The Navy has developed a Tactical Submarine Evolution Plan that looks at rapidly inserting capability upgrades into the Virginia-class attack submarine mid-contract and considers long-term undersea warfare priorities such as converting the Columbia-class ballistic missile submarine (SSBN) production line into a guided-missile submarine (SSGN) line in the late 2030s.

The Navy’s Undersea Warfare Directorate (OPNAV N97) started the plan under previous director Vice Adm. Bill Merz, who now serves as the deputy chief of naval operations for warfare systems (OPNAV N9), and has been continued under current acting director Brian Howes.

Howes, speaking Thursday at the Naval Submarine League’s annual symposium, said the next iteration of the Virginia-class submarine program, Block V, begins in Fiscal Year 2019, but currently if a new capability were developed after the design is complete, it would have to wait to be fielded in the next Block VI in FY 2023.

“We need to have the opportunity to have mid-block insertions into our platforms,” he said.

Much like the Submarine Warfare Federated Tactical Systems that inserts combat upgrades into submarines every other year, Howes said the Tactical Submarine Evolution Plan (TSEP) would create “a ready menu of mature and maturing technology that we will insert when ready.”

Though headed by OPNAV N97, the Program Executive Office for Submarines and the Virginia class program office are involved and wholeheartedly onboard.

“There’s a continuous conveyor belt running, and developers who have an idea get on that conveyor belt, and if they can develop it and achieve the requisite reliability and producibility by the time that conveyor belt comes around for production then they can get into the next version … that’s going to be fielded. If they miss that one, then the conveyor belt goes back around again and they get another shot at it in two years,” PEO Subs Rear Adm. Michael Jabaley said at the conference of SWFTS and the Acoustics Rapid Commercial-off-the-shelf Insertion (ARCI) program that does the same thing on the computer processor side.

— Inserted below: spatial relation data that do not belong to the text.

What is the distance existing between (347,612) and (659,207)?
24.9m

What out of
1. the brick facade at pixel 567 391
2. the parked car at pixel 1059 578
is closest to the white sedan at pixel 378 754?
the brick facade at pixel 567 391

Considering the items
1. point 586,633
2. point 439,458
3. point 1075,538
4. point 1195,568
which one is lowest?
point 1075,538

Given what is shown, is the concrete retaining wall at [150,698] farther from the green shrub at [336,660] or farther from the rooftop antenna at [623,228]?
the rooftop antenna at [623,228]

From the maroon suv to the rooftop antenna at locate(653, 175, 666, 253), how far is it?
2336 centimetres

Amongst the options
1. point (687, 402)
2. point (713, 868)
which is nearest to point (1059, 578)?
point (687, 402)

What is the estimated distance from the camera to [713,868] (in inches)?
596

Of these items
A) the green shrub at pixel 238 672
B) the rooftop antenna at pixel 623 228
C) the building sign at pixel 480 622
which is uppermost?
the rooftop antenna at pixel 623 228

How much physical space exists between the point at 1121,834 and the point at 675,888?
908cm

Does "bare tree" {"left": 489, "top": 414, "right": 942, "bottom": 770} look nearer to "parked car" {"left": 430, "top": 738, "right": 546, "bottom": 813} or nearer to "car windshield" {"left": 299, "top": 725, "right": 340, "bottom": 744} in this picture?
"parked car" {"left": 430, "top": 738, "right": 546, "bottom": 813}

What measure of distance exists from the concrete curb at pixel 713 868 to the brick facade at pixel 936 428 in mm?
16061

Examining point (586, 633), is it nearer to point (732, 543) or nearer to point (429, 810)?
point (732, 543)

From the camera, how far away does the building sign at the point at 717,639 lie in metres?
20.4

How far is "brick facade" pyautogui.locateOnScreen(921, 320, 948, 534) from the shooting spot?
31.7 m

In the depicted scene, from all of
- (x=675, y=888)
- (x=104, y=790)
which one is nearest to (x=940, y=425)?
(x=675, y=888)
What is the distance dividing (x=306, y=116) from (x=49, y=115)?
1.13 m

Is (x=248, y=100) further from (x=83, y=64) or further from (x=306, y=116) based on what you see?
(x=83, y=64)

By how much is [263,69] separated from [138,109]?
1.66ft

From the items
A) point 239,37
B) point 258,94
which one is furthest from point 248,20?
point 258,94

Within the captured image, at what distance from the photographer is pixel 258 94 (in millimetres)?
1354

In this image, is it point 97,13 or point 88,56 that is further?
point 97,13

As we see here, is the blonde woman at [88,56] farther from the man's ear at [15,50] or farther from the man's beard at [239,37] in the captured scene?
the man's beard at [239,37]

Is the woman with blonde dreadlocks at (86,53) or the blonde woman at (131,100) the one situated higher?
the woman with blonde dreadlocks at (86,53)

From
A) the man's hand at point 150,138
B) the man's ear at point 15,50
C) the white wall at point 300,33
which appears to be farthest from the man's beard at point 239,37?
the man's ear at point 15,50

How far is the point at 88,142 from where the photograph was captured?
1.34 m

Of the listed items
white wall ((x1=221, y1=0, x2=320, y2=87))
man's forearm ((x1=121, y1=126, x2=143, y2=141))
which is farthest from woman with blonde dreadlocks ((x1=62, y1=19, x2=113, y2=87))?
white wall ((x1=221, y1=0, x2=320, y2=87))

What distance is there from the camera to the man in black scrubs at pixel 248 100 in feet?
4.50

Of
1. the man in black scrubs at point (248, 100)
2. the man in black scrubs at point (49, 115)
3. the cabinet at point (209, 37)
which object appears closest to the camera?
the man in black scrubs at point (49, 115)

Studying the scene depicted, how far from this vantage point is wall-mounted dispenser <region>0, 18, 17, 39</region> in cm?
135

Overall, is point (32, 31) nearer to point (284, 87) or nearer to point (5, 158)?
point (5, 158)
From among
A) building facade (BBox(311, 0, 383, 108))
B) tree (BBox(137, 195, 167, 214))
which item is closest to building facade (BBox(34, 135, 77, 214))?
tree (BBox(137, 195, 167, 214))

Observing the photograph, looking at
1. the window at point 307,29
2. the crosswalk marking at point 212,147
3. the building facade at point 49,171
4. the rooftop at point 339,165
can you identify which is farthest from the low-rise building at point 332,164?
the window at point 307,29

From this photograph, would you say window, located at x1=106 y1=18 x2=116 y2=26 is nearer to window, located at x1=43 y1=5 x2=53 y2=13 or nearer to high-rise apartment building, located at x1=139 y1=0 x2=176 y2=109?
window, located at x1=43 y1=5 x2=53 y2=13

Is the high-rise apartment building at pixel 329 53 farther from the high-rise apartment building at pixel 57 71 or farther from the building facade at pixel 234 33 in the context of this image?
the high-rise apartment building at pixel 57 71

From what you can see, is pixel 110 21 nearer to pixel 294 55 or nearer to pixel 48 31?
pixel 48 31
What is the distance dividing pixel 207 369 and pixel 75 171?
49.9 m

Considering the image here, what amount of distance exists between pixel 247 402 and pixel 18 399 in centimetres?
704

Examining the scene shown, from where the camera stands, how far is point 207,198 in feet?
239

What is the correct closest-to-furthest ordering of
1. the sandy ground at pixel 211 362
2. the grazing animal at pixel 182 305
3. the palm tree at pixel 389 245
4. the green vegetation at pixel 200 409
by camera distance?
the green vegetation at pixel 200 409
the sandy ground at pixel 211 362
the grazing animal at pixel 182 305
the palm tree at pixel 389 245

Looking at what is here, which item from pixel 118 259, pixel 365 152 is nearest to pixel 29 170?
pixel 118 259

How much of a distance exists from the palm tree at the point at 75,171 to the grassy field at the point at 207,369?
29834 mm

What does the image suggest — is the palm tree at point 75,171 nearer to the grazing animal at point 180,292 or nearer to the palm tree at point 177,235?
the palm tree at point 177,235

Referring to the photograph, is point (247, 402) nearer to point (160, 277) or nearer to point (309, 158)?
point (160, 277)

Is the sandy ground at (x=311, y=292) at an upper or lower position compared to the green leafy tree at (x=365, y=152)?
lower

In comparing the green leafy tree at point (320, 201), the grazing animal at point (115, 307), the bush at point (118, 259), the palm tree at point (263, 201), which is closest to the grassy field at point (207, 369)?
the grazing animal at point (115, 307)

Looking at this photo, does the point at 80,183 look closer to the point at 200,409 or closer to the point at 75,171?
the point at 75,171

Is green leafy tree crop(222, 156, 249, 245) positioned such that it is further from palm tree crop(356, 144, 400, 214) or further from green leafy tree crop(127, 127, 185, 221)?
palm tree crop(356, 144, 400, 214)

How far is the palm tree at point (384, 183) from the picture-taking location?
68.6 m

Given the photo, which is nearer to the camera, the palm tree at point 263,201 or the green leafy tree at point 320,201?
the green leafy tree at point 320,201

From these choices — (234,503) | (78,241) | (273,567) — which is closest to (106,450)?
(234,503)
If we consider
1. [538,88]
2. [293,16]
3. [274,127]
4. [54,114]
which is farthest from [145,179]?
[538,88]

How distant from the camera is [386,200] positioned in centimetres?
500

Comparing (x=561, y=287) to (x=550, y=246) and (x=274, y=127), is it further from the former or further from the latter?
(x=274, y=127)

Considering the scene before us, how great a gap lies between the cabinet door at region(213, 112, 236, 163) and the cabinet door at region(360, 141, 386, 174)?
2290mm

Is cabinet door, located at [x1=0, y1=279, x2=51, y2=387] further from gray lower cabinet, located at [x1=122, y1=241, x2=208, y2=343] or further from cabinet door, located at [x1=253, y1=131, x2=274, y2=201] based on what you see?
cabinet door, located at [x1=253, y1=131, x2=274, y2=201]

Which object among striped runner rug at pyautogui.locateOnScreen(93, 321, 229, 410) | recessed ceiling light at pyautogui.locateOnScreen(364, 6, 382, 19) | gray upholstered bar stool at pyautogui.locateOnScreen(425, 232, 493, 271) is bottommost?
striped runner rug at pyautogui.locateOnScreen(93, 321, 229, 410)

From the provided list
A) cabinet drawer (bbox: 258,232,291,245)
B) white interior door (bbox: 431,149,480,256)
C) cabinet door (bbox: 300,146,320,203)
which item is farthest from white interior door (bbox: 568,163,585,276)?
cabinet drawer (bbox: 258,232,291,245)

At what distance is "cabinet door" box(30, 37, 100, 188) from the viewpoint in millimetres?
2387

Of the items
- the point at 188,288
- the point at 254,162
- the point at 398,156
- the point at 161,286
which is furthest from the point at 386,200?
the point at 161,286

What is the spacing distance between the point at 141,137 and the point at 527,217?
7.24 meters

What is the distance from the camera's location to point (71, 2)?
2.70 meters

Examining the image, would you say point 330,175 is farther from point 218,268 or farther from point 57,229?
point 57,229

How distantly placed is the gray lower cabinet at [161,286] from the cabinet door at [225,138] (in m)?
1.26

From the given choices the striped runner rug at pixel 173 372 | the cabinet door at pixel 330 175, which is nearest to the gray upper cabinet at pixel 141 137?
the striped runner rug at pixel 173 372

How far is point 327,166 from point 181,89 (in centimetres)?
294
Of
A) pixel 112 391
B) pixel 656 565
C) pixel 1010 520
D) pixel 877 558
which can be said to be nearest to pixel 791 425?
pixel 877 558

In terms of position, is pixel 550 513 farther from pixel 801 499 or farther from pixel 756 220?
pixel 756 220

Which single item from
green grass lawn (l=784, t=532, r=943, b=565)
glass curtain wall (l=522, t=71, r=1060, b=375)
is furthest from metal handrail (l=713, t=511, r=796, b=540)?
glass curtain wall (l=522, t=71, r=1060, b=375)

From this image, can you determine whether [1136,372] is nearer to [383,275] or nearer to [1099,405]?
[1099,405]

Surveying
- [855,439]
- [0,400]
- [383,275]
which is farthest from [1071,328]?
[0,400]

“So we want to try to implement that into shipbuilding. The time sequence is different of course – we’re somewhat constrained by five-year multiyear procurement contracts, and we have previously tried to hold to a tech baseline letter at the beginning of the block that says the most efficient way to build 10 ships, all per this plan. One of the things that the TSEP looks at is, under the [chief of naval operations]’s theme of getting faster, waiting five years to insert the next technological development may not be the best thing for us to do. So we’re willing to take risk, we’re willing to look at breakthrough technologies that come, and if it makes sense to insert them mid-block then we’re willing.”